I think a lot of these ideas form very early. And how you respond to each other is going to be probably as important as any speech that a President makes in encouraging the kinds of religious tolerance that I think is so necessary in a world that's getting smaller and smaller, where more and more people of different backgrounds, different races, different ethnicities are interacting and working and learning from each other.

And those circumstances -- I think all of us have to fundamentally reject the notion that violence is a way to mediate our differences.

All right. Yes, I may not get to every question. I’ll call on this young man right here. Right there, yes.

Q Good morning, sir. My name is Jehan (phonetic). I’m from H.R. College. So my question is more about spirituality and moral values. We see today in today’s world, there more of a materialistic frame of thought when it comes to generations -- budding generations. So what do you believe is a possible methodology which governments, rather yours or any other governments in the world, they can adopt to basically incorporate the human core values, the moral values of selflessness, brotherhood, over the materialistic frame of thought which people work by today?

THE PRESIDENT: It’s a terrific question and I’m glad you’re asking it. India is making enormous progress in part because, like America, it has this incredible entrepreneurial talent, entrepreneurial spirit. And I think we should not underestimate how liberating economic growth can be for a country.

In the United States, I used to work with a lot of churches when I was still a community organizer, before I went to law school. And one of the common phrases among the pastors there was, it’s hard to preach to an empty stomach. It’s hard to preach to an empty stomach. If people have severe, immediate material needs -- shelter, food, clothing -- then that is their focus. And economic growth and development that is self-sustaining can liberate people, allow them -- it forms the basis for folks to get an education and to expand their horizons. And that's all for the good.

So I don't want any person here to be dismissive of a healthy materialism because in a country like India, there’s still a lot of people trapped in poverty. And you should be working to try to lift folks out of poverty, and companies and businesses have a huge role in making that happen.

Now, having said that, if all you’re thinking about is material wealth, then I think that shows a poverty of ambition. When I was visiting Gandhi’s room, here in Mumbai, it was very telling that the only objects in the room were a mat and a spinning wheel and some sandals and a few papers. And this is a man who changed history like probably no one else in the 20th century in terms of the number of lives that he affected. And he had nothing, except an indomitable spirit.

» **Set tasks**
1. In the transcript, which objects were the only ones in Gandhi's room in Mumbai?
2. Print the stretch of the transcript from "I think a lot" through "Right there, yes.".
None of the items is needed.

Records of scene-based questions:

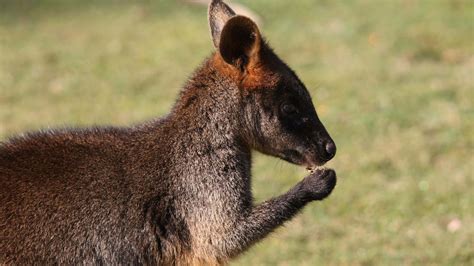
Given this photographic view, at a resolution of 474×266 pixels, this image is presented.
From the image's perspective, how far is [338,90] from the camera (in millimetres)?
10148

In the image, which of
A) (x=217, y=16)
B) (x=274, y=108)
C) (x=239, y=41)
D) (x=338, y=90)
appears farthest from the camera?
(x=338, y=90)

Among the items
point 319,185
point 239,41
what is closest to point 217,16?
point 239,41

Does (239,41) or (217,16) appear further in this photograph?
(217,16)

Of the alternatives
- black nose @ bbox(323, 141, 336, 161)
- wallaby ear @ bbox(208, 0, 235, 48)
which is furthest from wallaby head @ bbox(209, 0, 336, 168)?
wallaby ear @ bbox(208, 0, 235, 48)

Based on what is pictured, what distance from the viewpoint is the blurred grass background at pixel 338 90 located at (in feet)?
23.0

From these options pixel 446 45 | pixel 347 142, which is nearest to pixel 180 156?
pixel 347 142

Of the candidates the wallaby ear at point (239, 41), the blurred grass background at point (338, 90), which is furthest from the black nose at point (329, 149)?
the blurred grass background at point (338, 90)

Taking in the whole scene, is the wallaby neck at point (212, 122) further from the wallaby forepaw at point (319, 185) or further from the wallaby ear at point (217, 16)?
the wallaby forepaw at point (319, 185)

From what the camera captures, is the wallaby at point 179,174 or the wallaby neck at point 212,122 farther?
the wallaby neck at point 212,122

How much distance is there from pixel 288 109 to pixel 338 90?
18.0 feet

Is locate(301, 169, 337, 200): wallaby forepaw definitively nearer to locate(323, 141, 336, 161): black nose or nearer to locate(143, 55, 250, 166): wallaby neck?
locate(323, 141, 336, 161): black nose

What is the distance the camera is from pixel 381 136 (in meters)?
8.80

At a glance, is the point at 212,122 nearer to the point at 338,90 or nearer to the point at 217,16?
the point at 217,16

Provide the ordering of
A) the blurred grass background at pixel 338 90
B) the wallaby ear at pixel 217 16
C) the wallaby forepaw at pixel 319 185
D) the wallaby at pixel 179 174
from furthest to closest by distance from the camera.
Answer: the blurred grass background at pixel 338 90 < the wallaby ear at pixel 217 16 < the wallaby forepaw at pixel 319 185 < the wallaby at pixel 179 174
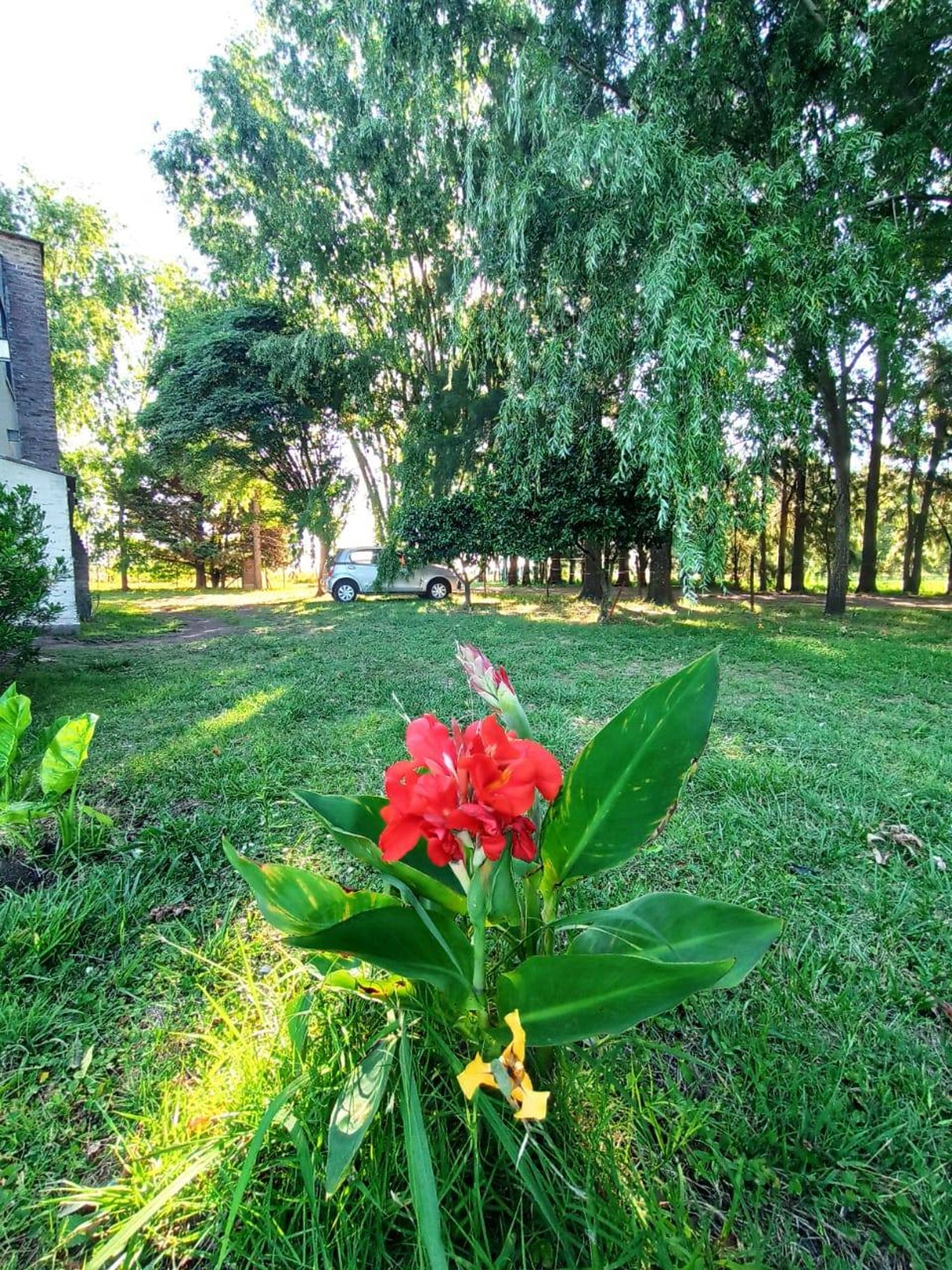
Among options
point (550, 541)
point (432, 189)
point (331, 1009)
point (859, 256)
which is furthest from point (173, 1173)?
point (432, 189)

---

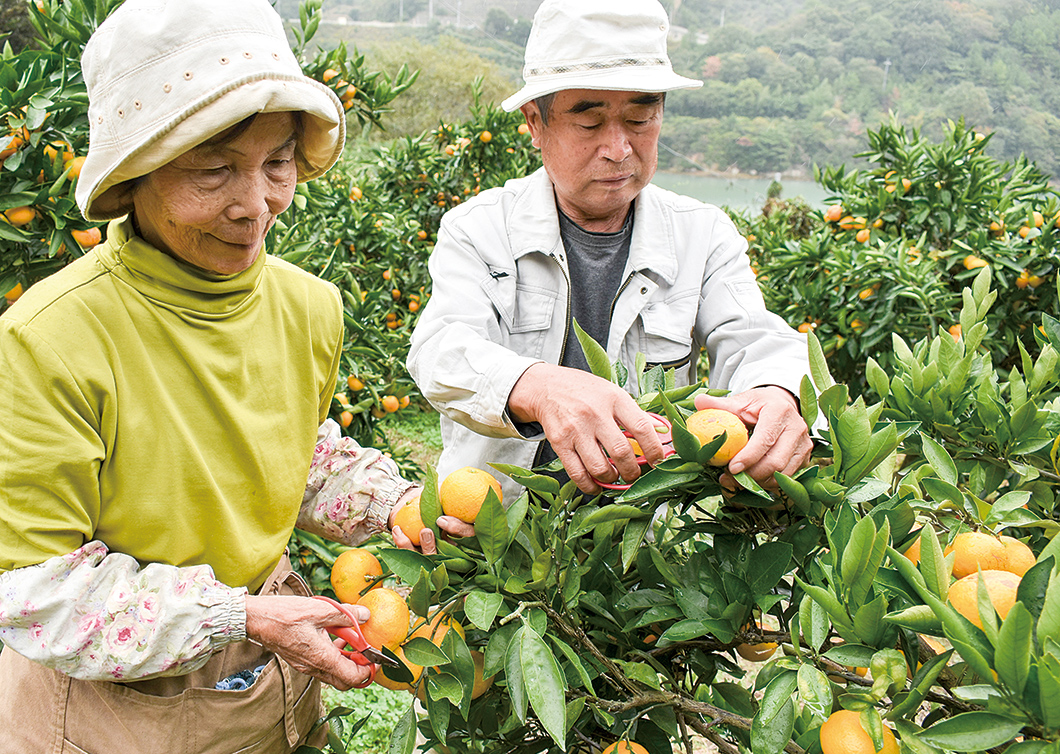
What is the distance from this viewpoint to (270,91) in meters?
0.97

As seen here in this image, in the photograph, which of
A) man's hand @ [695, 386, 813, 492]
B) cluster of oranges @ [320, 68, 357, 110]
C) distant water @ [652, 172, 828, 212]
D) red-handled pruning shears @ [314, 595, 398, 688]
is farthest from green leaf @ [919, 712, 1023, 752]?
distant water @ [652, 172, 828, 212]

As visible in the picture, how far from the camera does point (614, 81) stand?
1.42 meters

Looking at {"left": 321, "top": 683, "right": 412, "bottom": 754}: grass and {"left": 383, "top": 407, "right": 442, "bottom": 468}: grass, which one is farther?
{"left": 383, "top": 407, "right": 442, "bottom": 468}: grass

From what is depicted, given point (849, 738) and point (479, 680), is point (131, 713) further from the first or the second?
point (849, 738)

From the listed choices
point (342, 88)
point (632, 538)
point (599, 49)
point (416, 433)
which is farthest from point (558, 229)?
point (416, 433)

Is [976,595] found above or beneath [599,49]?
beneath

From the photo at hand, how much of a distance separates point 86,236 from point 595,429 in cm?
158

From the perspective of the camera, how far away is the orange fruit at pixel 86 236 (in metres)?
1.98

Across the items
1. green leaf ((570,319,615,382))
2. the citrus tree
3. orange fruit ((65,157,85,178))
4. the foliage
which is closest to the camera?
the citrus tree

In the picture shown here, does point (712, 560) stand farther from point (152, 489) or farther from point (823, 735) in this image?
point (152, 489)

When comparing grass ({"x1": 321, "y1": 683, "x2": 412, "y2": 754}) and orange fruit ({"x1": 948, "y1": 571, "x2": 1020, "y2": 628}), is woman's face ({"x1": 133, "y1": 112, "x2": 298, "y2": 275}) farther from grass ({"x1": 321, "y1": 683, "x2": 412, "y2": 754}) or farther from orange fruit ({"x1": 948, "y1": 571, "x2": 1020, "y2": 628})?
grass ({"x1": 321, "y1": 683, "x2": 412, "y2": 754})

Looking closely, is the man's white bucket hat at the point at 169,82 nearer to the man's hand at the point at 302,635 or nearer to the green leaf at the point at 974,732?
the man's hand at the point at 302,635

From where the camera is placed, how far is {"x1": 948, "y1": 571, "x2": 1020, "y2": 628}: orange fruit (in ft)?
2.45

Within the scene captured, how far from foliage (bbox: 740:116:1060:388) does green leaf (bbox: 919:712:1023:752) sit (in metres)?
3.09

---

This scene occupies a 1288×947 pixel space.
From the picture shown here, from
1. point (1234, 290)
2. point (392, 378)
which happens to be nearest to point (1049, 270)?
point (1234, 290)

» **Results of the tasks**
1. A mat, a spinning wheel, some sandals and a few papers.

2.
I think a lot of these ideas form very early. And how you respond to each other is going to be probably as important as any speech that a President makes in encouraging the kinds of religious tolerance that I think is so necessary in a world that's getting smaller and smaller, where more and more people of different backgrounds, different races, different ethnicities are interacting and working and learning from each other.

And those circumstances -- I think all of us have to fundamentally reject the notion that violence is a way to mediate our differences.

All right. Yes, I may not get to every question. I’ll call on this young man right here. Right there, yes.